- **Requirement**
In the post on modeling recipe data, what kind of field does the author recommend for measurements?

## START Extracted text

If you have a couple of hundred K to a couple of million recipes, you can also add an $out stage to preaggregate your data.
On measurements
Imho, it makes no sense to have defined measurements. There are teaspoons, tablespoons, metric and imperial measurements, groupings like "dozen" or specifications like "clove". Which you really do not want to convert to each other or even set to a limited number of measurements. How many ounces is a clove of garlic? ;)
Bottom line: Make it a free text field, maybe with some autocomplete suggestions.
Revised data model
Recipe
{
_id: new ObjectId(),
Name: "Surf & Turf Kebap",
Ingredients: [
{
Name: "Flunk Steak",
Measurement: "200 g"
},
{
Name: "Prawns",
Measurement: "300g",
Note: "Fresh ones!"
},
{
Name: "Garlic Oil",
Measurement: "1 Tablespoon",
Link: "/recipes/5c2cc4acd98df737db7c5401"
}
]
}
And the example of the text index:
db.recipes.createIndex({Name:"text","Ingredients.Name":"text"})
The theory behind it
A recipe is you basic data structure, as your application is supposed to store and provide them, potentially based on certain criteria. Ingredients and measurements (to the extend where it makes sense) can easily be derived from the recipes. So why bother to store ingredients and measurements independently. It only makes your data model unnecessarily complicated, while not providing any advantage.
hth

## END Extracted text
## START Material supplied

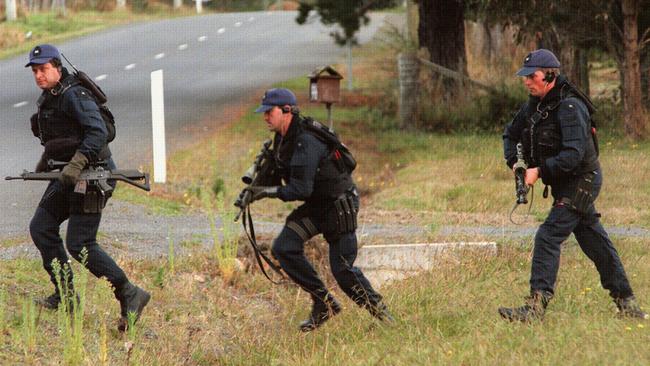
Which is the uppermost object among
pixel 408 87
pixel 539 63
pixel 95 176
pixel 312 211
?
pixel 539 63

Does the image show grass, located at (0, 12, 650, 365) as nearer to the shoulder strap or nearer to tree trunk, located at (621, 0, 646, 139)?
the shoulder strap

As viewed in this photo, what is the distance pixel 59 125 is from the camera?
8.02 m

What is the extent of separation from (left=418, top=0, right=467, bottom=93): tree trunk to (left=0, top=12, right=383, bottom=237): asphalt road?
405cm

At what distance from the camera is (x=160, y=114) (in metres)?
15.1

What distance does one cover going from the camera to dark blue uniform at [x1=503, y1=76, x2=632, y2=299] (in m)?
7.82

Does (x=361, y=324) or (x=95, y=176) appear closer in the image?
(x=95, y=176)

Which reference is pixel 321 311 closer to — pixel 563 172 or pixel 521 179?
pixel 521 179

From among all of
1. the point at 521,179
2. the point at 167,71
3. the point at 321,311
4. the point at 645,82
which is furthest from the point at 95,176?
the point at 167,71

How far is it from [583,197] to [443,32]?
45.1ft

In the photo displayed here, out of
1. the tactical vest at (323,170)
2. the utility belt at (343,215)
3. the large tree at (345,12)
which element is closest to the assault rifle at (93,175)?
the tactical vest at (323,170)

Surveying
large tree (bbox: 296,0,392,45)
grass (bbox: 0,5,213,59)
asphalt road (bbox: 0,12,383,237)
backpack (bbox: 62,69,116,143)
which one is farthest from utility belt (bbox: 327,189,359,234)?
grass (bbox: 0,5,213,59)

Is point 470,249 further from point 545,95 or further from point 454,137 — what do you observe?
point 454,137

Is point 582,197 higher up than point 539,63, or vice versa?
point 539,63

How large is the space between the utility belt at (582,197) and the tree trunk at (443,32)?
44.0 feet
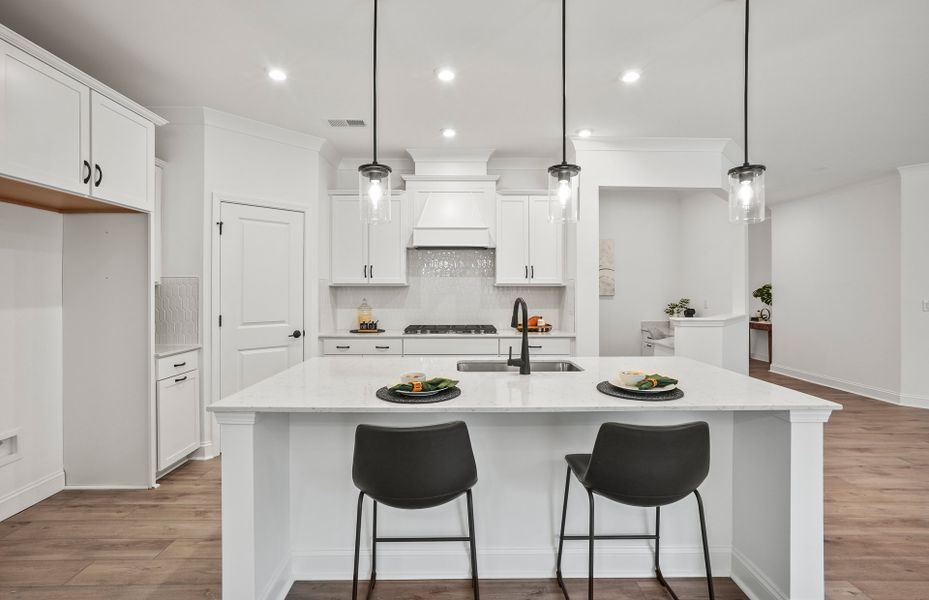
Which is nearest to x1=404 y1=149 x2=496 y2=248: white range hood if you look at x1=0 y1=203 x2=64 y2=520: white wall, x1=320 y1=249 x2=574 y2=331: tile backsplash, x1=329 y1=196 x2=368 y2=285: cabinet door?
x1=320 y1=249 x2=574 y2=331: tile backsplash

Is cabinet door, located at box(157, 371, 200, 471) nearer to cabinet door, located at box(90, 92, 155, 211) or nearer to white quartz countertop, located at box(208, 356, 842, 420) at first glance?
cabinet door, located at box(90, 92, 155, 211)

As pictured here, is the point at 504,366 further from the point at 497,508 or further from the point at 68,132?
the point at 68,132

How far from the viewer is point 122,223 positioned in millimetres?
2881

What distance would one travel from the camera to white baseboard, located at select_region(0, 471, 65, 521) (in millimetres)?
2518

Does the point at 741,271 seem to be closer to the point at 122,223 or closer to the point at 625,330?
the point at 625,330

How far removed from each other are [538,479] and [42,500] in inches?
120

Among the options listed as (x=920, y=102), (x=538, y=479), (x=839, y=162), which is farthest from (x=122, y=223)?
(x=839, y=162)

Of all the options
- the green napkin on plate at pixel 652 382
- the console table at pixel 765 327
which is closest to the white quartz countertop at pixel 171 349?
the green napkin on plate at pixel 652 382

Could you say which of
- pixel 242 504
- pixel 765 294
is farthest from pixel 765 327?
pixel 242 504

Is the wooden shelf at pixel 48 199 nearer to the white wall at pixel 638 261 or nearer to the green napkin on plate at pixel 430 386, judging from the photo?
the green napkin on plate at pixel 430 386

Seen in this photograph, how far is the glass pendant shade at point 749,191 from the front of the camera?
75.6 inches

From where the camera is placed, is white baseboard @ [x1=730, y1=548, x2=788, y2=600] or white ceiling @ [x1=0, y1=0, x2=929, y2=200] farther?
white ceiling @ [x1=0, y1=0, x2=929, y2=200]

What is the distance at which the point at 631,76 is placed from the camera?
294 cm

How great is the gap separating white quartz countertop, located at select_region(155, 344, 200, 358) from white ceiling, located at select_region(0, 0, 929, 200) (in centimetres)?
184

## END Material supplied

- **Response to this task**
A free text field, maybe with some autocomplete suggestions.